Women’s Rights in the Nineteenth Century

During the Victorian era women had very little rights. Very little freedom. Society’s expectations were very different from today’s expectations. Women were treated completely different than men.  Henrik Ibsen's concerns about the position of women in society are brought to life in his play “A Doll's House.” He believed that women had a right to develop their own individuality, but in reality, their role was often self-sacrifical. Women were not treated as equals with men, either in relation to their husbands or society, as is clear from Torvald's horror of his employees thinking he has been influenced in a decision about Krogstad's job by his wife.

Women could not conduct business or control their own money, for which they needed the authorization of the man who 'owned' them - husband, brother or father. Moreover, they were not educated for responsibility. Nora falls foul of both injustices, by taking out a loan without the authority of her husband or father, and by believing, out of ignorance of the world, that she could get away with forging a signature.

According to author Helena Wojtczak, “the average working class wife was either pregnant or breast-feeding from wedding day to menopause,” bearing approximately eight pregnancies, and ultimately raising approximately five children. Also, working class women were expected to continue working throughout their entire pregnancy. In reference to pregnancy outside of marriage, Wojtczak notes that it was notably common for a working class woman to become pregnant out of wedlock, and due to the social stigma involved, and the possibility of unemployment, these women often chose to conceal their pregnancy.

By the mid nineteenth century, Abrams states that Victorian middle class women were giving birth to their children at home, and taking a more active role in the nursing of their infants, thereby reinforcing their prescribed roles as mothers. Though fairly rare in the middle class, unwed mothers-to-be were pressed into marrying the father, or sent away to give birth in secrecy, and give the child up for adoption (Wojtczak).

Being that birth control literature was illegal, it can be assumed that the upper class woman was not exempt from constant and continuous pregnancy. However, Wojtczak notes that upper class families had fewer children than their lower counterparts, which leads us to believe that the more educated had knowledge of how to avoid pregnancy.

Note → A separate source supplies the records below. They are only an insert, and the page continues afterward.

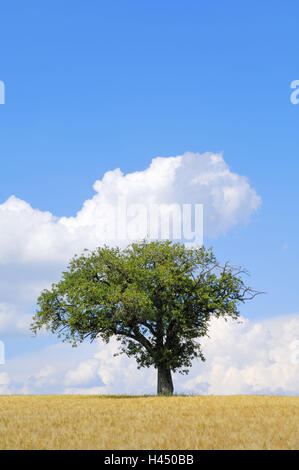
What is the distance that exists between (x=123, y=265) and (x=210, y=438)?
88.8 feet

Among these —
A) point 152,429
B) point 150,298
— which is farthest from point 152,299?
point 152,429

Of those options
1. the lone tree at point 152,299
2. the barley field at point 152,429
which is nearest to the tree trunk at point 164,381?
the lone tree at point 152,299

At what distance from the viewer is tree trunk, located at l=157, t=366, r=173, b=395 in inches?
1770

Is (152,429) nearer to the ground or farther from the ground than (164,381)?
nearer to the ground

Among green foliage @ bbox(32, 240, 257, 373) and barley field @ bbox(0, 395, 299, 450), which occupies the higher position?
green foliage @ bbox(32, 240, 257, 373)

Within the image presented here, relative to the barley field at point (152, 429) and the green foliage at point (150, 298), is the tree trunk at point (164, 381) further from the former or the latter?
the barley field at point (152, 429)

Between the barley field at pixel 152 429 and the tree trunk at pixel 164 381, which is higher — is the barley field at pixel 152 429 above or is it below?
below

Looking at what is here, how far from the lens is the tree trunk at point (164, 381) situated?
44969mm

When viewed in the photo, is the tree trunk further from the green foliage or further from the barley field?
the barley field

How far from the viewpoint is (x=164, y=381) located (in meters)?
45.2

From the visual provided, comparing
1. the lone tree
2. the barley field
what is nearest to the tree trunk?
the lone tree

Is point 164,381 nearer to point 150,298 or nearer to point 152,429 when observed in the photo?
point 150,298
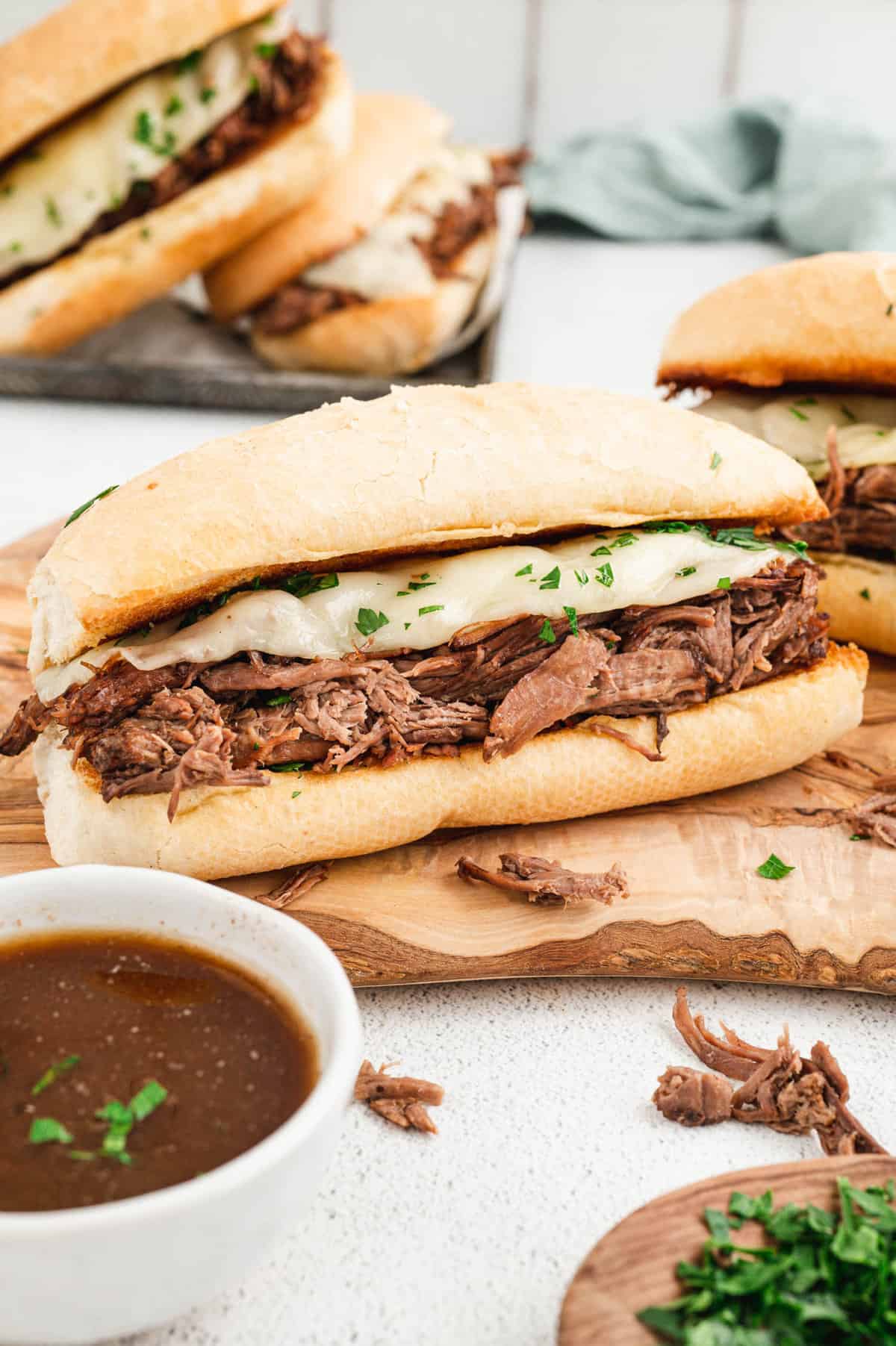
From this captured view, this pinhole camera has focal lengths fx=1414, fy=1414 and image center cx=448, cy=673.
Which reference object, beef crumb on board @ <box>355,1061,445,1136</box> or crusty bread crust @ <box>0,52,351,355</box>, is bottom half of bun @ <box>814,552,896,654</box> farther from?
crusty bread crust @ <box>0,52,351,355</box>

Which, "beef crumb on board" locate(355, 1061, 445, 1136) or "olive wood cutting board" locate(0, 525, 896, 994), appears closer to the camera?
"beef crumb on board" locate(355, 1061, 445, 1136)

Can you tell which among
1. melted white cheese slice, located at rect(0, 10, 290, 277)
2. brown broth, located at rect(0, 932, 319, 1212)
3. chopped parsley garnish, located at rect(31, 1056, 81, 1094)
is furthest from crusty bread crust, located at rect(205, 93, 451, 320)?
chopped parsley garnish, located at rect(31, 1056, 81, 1094)

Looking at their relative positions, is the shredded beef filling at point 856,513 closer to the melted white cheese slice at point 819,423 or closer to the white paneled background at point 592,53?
the melted white cheese slice at point 819,423

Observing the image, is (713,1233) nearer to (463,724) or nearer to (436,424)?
(463,724)

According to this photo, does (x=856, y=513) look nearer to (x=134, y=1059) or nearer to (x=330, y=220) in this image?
(x=134, y=1059)

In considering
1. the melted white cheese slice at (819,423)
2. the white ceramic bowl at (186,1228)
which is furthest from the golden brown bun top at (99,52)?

Also, pregnancy outside of marriage rarely occurred among this class because of close monitoring of its young ladies by chaperons (Wojtczak).

The law viewed women as a virtual nonentity, “She was strictly under her husband’s care and protection” (Ziemba), and therefore the law need not concern itself with her well-being. This legal consideration contributed heavily to the disparity in rulings concerning divorce. If a woman committed adultery it constituted a violation, and a grave offense against the “care and protection” her husband bestowed upon her. But a man could commit adultery and still treat his wife benevolently with adequate concern for her safety and comfort. The same unfortunate circumstance applied to property. Women as nonentities possessed nothing, all their earnings went to her husband. As man and wife became one so did their belongings. Yet the man and not the couple constituted this “one”, and possessed absolute control over the all the commodities at its disposal (Ziemba).

“A married woman’s total dependence on her husband was reinforced by a social system that was built upon that dependence.” (Finlay, 3) Women, cast utterly to the whims of their husbands, felt bitterly the pangs of uxorial oppression. Beginning the century without means of obtaining a divorce, without a right to their beloved offspring, and without a claim upon any worldly goods, women occupied a truly dismal state. Yet through the reforms of the Victorian, divorce would become more universally obtainable as well as a liberating medium for women.